Is Fox News, like the Republican Party, having moral qualms — or at least nagging concerns — about its image?
It takes a lot to get bumped off the air at Fox News. Just ask one of the network’s star hosts, Tucker Carlson.
He’s still there after calling women “extremely primitive” and Arabs “semiliterate primitive monkeys.” And those are tame examples of the unprintable lines from the audio clips — things he said this century — recently unearthed from his run as an occasional guest on the “Bubba the Love Sponge Show.”
The suspension of host Jeanine Pirro over her incendiary remarks about Muslim congresswoman Ilhan Omar, however, may be a sign that the network, like the Republican party, is starting to have some moral qualms about itself. Or at least some nagging concerns about its image.
Lachlan Murdoch, Rupert’s oldest son, this week officially became chairman and CEO of Fox Corp. after the completion of Disney’s acquisition of 21st Century Fox. But unlike his father, Lachlan is reportedly not a friend or fan of the Trumps, although he hired Hope Hicks, Trump’s former communications director, to be the new company’s chief spokeswoman.
While Republicans have largely been in lockstep with Trump, in a dance to distance themselves from the Washington establishment, the news network that’s been politely characterized as having “a symbiotic relationship with the president of the United States” appears to be moving in a decidedly different direction.
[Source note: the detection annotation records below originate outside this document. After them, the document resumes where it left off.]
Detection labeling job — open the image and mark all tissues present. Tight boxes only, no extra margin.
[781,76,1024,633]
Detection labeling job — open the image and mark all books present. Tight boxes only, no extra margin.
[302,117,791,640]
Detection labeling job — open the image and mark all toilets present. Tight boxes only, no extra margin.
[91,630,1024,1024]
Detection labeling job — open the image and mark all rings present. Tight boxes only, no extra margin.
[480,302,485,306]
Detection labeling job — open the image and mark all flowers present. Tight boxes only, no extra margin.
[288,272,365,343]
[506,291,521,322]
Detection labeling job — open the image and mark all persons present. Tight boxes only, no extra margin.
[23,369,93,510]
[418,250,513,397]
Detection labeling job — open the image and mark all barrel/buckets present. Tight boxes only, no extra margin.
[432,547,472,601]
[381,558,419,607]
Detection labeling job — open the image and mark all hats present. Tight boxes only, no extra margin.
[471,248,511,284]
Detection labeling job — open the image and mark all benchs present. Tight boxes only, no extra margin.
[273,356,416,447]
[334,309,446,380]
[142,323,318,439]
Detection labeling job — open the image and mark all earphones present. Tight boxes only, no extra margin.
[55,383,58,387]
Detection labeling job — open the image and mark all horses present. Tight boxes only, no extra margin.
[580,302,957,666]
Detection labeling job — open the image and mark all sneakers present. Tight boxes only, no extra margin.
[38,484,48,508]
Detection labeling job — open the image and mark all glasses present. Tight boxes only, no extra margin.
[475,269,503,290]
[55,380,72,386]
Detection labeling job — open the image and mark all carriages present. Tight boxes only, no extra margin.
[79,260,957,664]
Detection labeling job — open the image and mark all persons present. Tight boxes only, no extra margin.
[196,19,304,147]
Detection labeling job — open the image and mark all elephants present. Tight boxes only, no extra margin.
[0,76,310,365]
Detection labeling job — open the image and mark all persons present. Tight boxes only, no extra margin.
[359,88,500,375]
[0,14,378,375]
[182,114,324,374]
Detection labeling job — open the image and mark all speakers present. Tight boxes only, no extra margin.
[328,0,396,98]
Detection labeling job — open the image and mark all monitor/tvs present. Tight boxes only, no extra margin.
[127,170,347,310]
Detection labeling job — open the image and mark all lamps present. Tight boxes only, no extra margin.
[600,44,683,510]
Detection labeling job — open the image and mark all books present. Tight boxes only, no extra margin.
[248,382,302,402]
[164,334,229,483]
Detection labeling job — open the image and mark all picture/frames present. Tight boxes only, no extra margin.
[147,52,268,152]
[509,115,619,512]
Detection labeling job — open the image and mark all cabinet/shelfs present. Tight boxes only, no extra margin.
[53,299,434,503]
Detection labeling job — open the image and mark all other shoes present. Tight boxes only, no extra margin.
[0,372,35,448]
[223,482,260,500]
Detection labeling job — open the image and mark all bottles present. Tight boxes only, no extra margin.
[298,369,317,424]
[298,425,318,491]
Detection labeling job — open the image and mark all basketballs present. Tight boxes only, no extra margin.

Just as Pirro’s show was whisked off the air, Democratic National Party Chair Donna Brazile made her debut on the network as a regular contributor and it was announced that former House Speaker Paul Ryan, one of the few red-state reps who dared criticize Trump (however mild that criticism was), is now a board member of the freshly minted company Fox Corp.
That doesn’t mean Rachel Maddow will soon be replacing Sean Hannity, as amusing as that might be. Lachlan and Fox are conservative through and through, but the network may no longer be comfortable serving as the unofficial media arm of the administration. And that could be as much of a business decision as a philosophical one.
A recent protest outside Fox NYC headquarters during an event for advertisers was led by the liberal-leaning watchdog group Media Matters. The brandished signs read “Fox News Is Toxic.” The goal was to get advertisers to take their business elsewhere, as protesters marched in front of story-high images of Fox’s star personalities.
Many of the hosts whose faces are emblazoned on the side of the network’s headquarters have spent two years debunking the Russian collusion witch hunt, special counsel Robert Mueller’s investigation and the entire FBI.
Tensions peaked throughout the media Friday upon news that Mueller’s report had been delivered. The impending biggest story of the year, or replay of Al Capone’s vault, will certainly present challenges inside Fox, where sources have been quoted saying the newsroom wants to put its reporting and journalism front and center.
Hannity and others have breached critical ethical lines between the press and the White House by privately advising the president and even jumping on campaign stages with him.
Pirro’s commentary is at the top of that list. She was suspended after saying Omar was unpatriotic because she wears a hijab, and that means she honors Sharia law over the Constitution. It was as logical an equation as adding two plus two and coming up with 22.
That sort of bad math didn’t appear to rattle Fox before. But less than a week after Pirro’s loaded commentary, 50 Muslims were killed in two New Zealand mosques by a gunman espousing hate for Muslims and others on social media.
Her comments had already triggered widespread criticism, and Fox issued a rare apology.
It was a particularly busy week for Trump, who tweeted that Fox should bring Pirro back, then defended Tucker Carlson, then criticized three of the network’s news anchors, at least one of whom hadn’t apparently been supportive enough of his other tweets attacking the late Sen. John McCain.
The divisions between old school, conservative ideals and reactionary nationalist ideology, and the battle between lifetime career politicians vs. a millionaire heir “populist,” were on full display as he denigrated the late war hero throughout the week.
Appealing to his base’s distrust of the party’s political elite, Trump ripped McCain apart in a series of tweets, and later, sound bites. “He campaigned on repealing and replacing Obamacare for years, and then he got to a vote and he said thumbs down. ... I think that’s disgraceful, plus there are other things.”
Republican lawmakers remained, for the most part, silent as he desecrated their former friend and colleague’s memory. Senate Majority Leader Mitch McConnell avoided locking horns with his leader by releasing a statement highlighting McCain’s attributes. He was “a rare patriot,” he tweeted.
Sen. Lindsey Graham, once a close friend of McCain’s but increasingly a pal of Trump’s, released a statement that belied about as much conviction as a wet sponge. “I think the president’s comments about Sen. McCain hurt him more than they hurt the legacy of Sen. McCain,” Graham said. “My job is to represent the people of South Carolina. They want me to work with the president where I can. I’ve gotten to know the president. We have a good working relationship. I like him. I don’t like it when he says things about my friend John McCain.”
It’s worth noting both McConnell and Graham are up for re-election in 2020. It’s yet to be seen which side of Fox News, or the Republican Party, will be behind them.